Promover o aumento dos investimentos em formação bruta de capital fixo: obras e mais obras de infraestrutura e saneamento, estradas, portos e geração de energia, recuperação da indústria como um todo, ampliação e modernização das plantas e modernização do parque industrial instalado mediante investimentos em tecnologia e inovação, aumentando ao mesmo tempo a produtividade e as condições de competitividade no mercado internacional – aumentando, enfim,  a participação da indústria na formação do PIB.

Que faz o governo?

Ao invés de promover estímulos à demanda agregada, insiste nos cortes dos investimentos, a começar pelos gastos governamentais,  reduz o papel das agências estatais de fomento e desenvolvimento e, irresponsavelmente,  corta os investimentos em educação, ciência, tecnologia e inovação.

O papel do Estado no desenvolvimento de países com as nossas características tem sido tema recorrente neste espaço. A ele voltamos pois é de serra acima [?], senão criminosa, a insistência do governo, com a inefável colaboração de Rodrigo Maia, na desestruturação do Estado desenvolvimentista brasileiro. Repito: não há em toda a história do capitalismo um só exemplo de país com as nossas características que se tenha desenvolvido sem a participação ativa do Estado. É o caso clássico dos EUA, é o caso dos Tigres Asiáticos e é a insofismável lição da China contemporânea.

De igual modo não registra a História um só exemplo de desenvolvimento sem a criação de um portentoso mercado interno consumidor, e de novo são exemplos conspícuos os EUA e a China, caminho que a Índia percorre. E é pela via da construção de um grande mercado que a Europa tenta sobreviver.
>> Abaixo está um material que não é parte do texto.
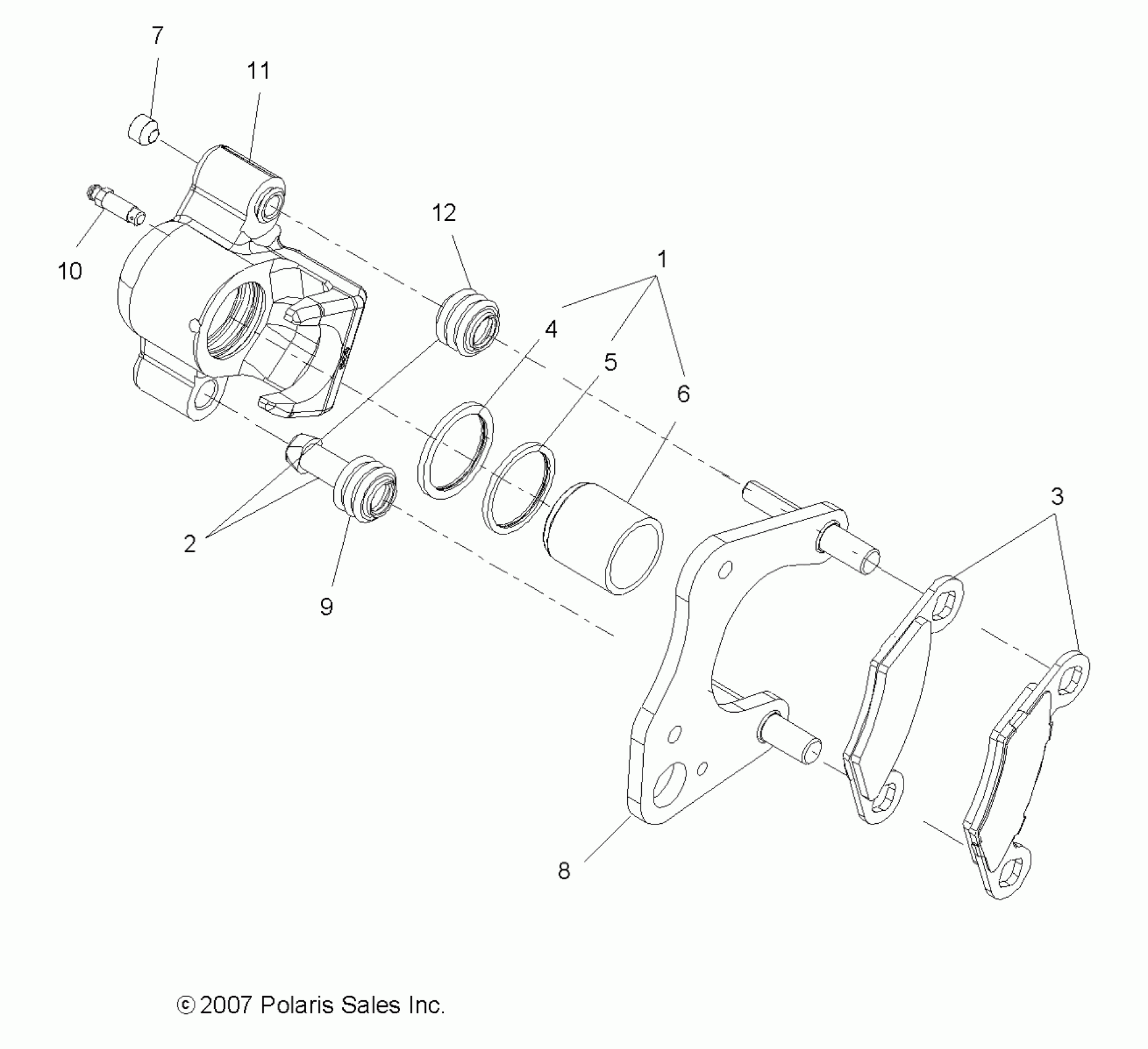 7
11
10
12
1
4
5
6
2
9
3
8
© 2007 Polaris Sales Inc.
Nenhum desenvolvimento econômico e social se fez, até aqui, sem investimentos públicos maciços em infraestrutura e logística, como, de igual modo, não se conhece uma só grande potência econômica que não seja, antes, uma potência industrial. E não há a mais tênue possibilidade de desenvolvimento industrial  sem investimentos, maciços e sistemáticos, em educação pública, em ensino e pesquisa, em tecnologia e inovação.

Que faz o governo?

Ao desenvolvimento opõe o austericídio. À ciência e ao conhecimento opõe o obscurantismo. Desdenha a escola púbica e maltrata a universidade, sede de produção de ciência, tecnologia e inovação, sem o que não há progresso de qualquer natureza.

As consequências não se fizeram esperar, anunciando expectativas ainda piores para os anos vindouros.

Perdida a revolução industrial, estamos hoje relativamente mais pobres, na iminência de perdermos a revolução tecnológica, a nova linha divisória entre sociedades desenvolvidas e países definitivamente subdesenvolvidos, entre países produtores de conhecimento – a matéria prima do desenvolvimento e do progresso – cloacas importadoras de conhecimento. É o cenário com o qual  nos acena o bolsonarismo. Resistir, avançar, mudar é mais do que uma opção política, pois se constitui em  necessidade de sobrevivência de um povo, de uma nação, de um país, de uma opção de vida digna.

É necessário retomar o projeto nacional de desenvolvimento, e esta deve ser  a tarefa prioritária da esquerda brasileira de hoje.